Last month the $8.2 billion MacArthur Foundation announced its decision to divest from fossil fuels.

In a statement announcing the decision, MacArthur President John Palfrey called climate change “likely the greatest existential threat to our planet and collective well-being.

“The climate crisis affects everyone in the world, but not equally,” said Palfrey in a statement. “From wildfires that consume precious forests and rip through communities; to super-storms that inundate homes with floodwaters and ravage infrastructure; and water shortages and droughts that destroy crops and livelihoods—we see the ways in which some communities, many already marginalized, are suffering more from the ravages of climate change than others.”

Palfrey said that in line with the foundation’s goal of creating a “more just, verdant, and peaceful world.... we are committing to greater alignment between our endowment investments and our programmatic goals, mission, and values…. We are on a path to divesting from fossil fuels.”

Earlier this month, Loyola University Chicago announced it too would divest from fossil fuels.

But making the announcement is one thing, implementation is quite another.

Katharine Wyatt, chief investment officer at the Loyola University Chicago, oversees assets of around $1.5 billion. Wyatt says that identifying and unwinding fossil fuel investments can be a complex and lengthy process.

“We’ve committed to divesting directly held securities,” Wyatt said. “So anything that is in accounts that are held by Loyola specifically, we are going to be exiting those investments…. And we’ve committed to exiting funds that have a specific mandate towards fossil fuels. So we have in some cases exited the entire fund.”

Loyola is also working to wind down potentially problematic private investment partnerships “in accordance with the terms of the partnership agreements,” said Wyatt.

At the University of Wisconsin-Madison, law professor Steph Tai has been pushing for years to get the university and its foundation to also divest from fossil fuels. In March, university faculty passed a resolution calling on the University of Wisconsin Foundation to disclose its fossil fuel holdings and create a plan to withdraw from those investments.

But faculty also went further with their demands.

“Our divestment resolution is unusual in that it also includes procurement,” said Tai. “Some of the critics of the divestment effort say it is just one part of the puzzle, and our focus has been on both divestment transparency and also procurement.”

The University of Wisconsin has already established a sustainable purchasing working group to try to identify and calculate the environmental impact of the university’s purchases, but Tai says that the University of Wisconsin Foundation “is still not working with us.”

Tai, who was previously an appellate attorney in the environmental and natural resources division of the U.S. Department of Justice, notes that analysts and investors are now beginning to assess the risk of maintaining fossil fuel investments due to liability concerns.
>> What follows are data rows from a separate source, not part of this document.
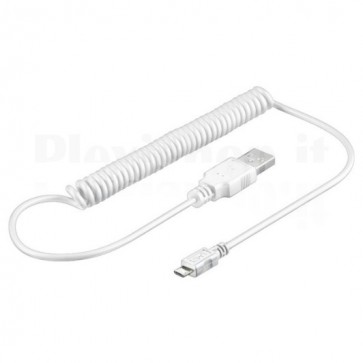Cavo USB 2.0 Spiralato A maschio/microB 5 pin maschio 1m Bianco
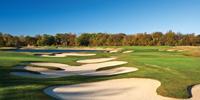 Getting To Know: Prairie View Golf Club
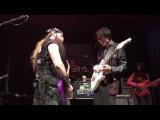 Steve Vai &amp Zakk Wylde - Vodoo Child
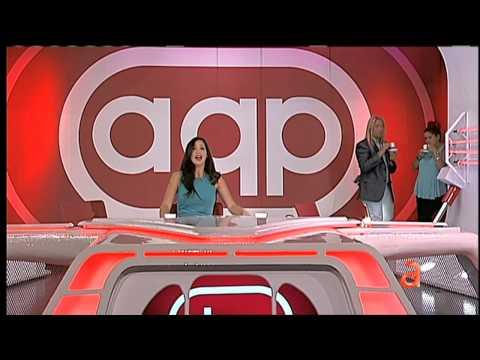 Televidente arremete fuertemente contra la presentadora de AQP Laura Pasqualotto
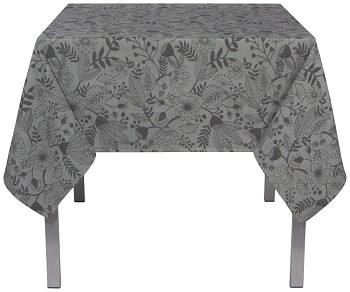 Isla Tablecloth <br> 60 x 60 inch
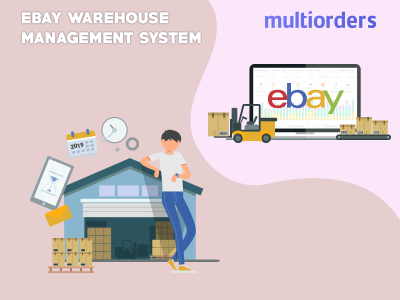 eBay Warehouse Management System Multiorders online store online shop order fulfillment order management inventory management shipping management ecommerce multiorders ebay seller warehouse management ebay warehouse warehouse ebay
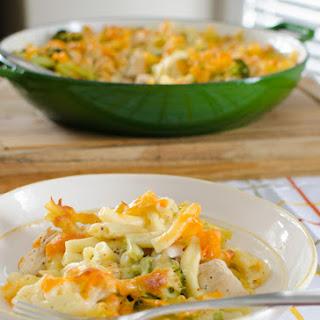 Chicken, Broccoli and Cauliflower Pasta Bake.
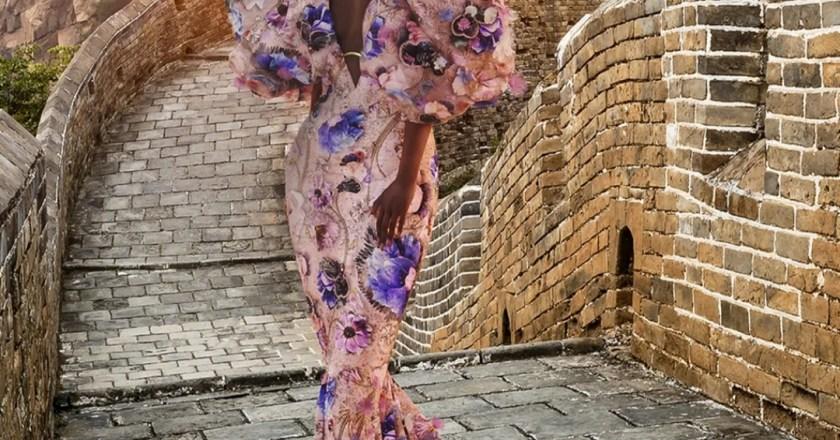 Digital Haute Couture: diamo uno sguardo ai trend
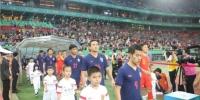 2019中国杯国际足球锦标赛在南宁开战 多家媒体竞相报道 - 省体育局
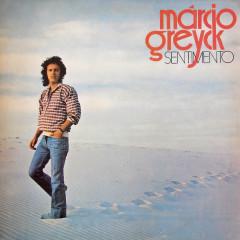 Sentimento - Márcio Greyck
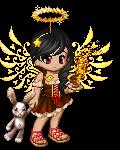 black_angel_102's avatar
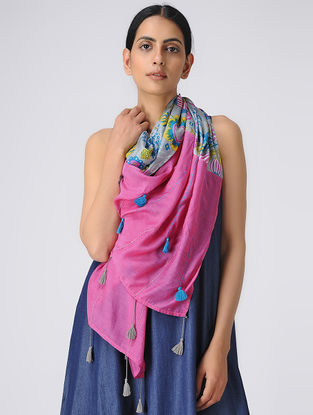 Grey-Pink Printed Silk Scarf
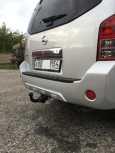 Nissan Pathfinder, 2012 год, 1 270 000 руб.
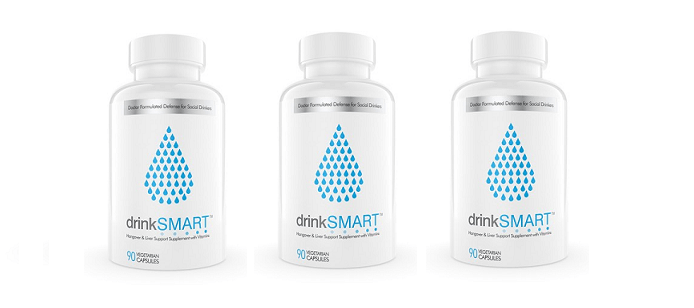 Drink Spotlight: Livwell Products, LLC Launches drinkSMART™ Hangover And Liver Detox Supplement And Hi-Lyte™ Electrolyte Concentrate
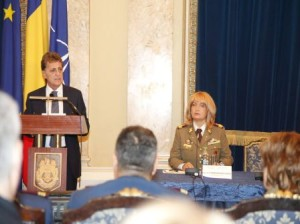 congres medicina militara spitalul militar (2)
Just last week, major oil company chief executives were accused of lying about what they knew about the impact of burning fossil fuels on the environment at a congressional hearing.

U.S. Rep. Carolyn Maloney of New York likened the CEOs’ responses to those of the tobacco industry.

“There’s (now) a lot more support for divestment as good risk management,” said Tai. “It’s actually riskier to stay invested in fossil fuels.”